»»

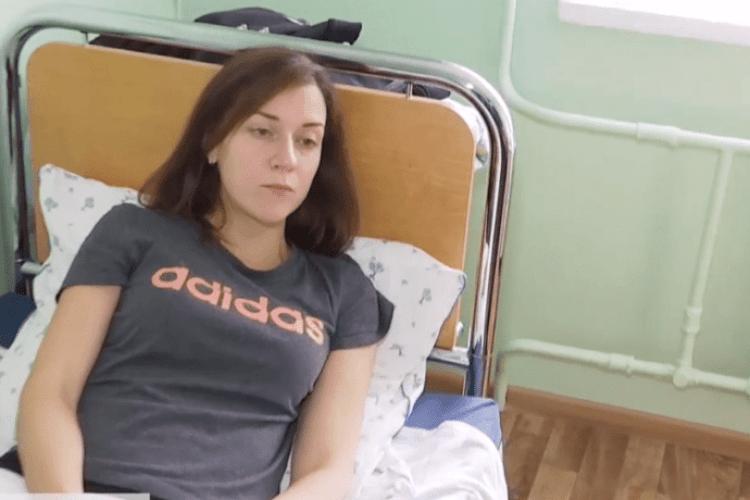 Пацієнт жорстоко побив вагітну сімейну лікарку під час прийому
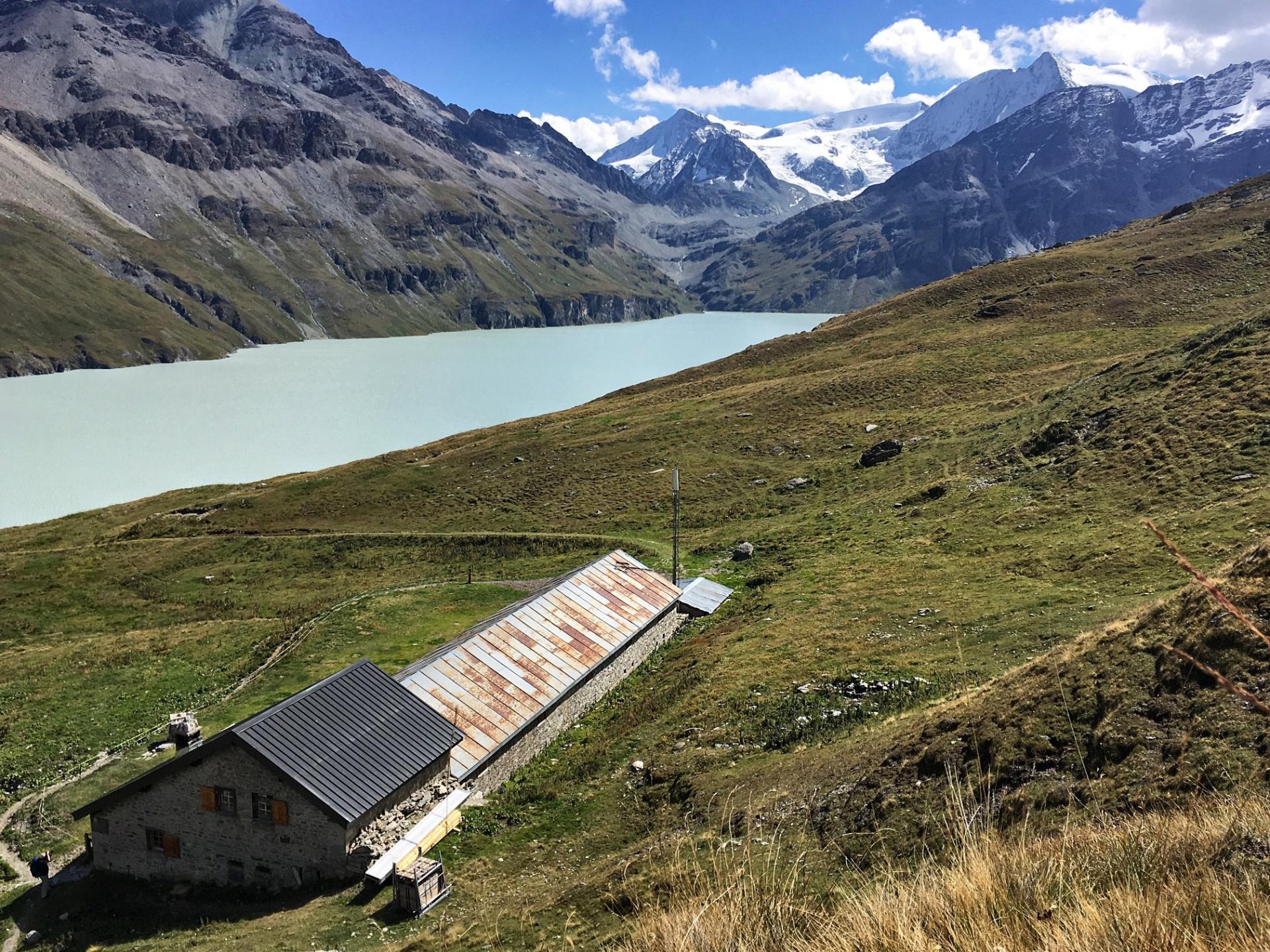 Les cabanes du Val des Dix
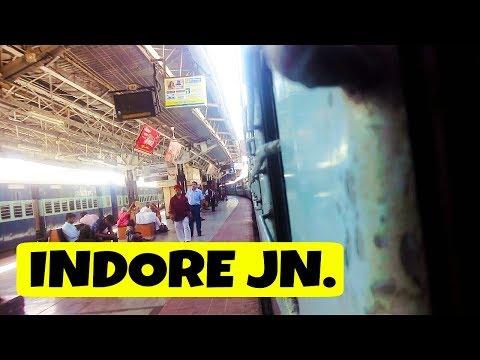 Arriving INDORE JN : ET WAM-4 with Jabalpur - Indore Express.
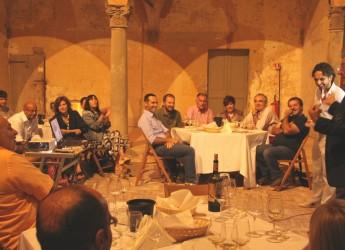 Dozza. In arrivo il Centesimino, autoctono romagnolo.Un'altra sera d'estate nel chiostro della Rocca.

««
»»

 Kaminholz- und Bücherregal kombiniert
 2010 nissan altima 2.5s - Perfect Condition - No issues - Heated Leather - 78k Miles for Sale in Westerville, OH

««

*The task*: While skipping the pictures, transcribe the data above from the line showing "Пацієнт жорстоко побив" through the line showing "Dozza. In arrivo", exactly and with both ends.

*Response area*:
 Пацієнт жорстоко побив вагітну сімейну лікарку під час прийому
 Les cabanes du Val des Dix
 Arriving INDORE JN : ET WAM-4 with Jabalpur - Indore Express.
 Dozza. In arrivo il Centesimino, autoctono romagnolo.Un'altra sera d'estate nel chiostro della Rocca.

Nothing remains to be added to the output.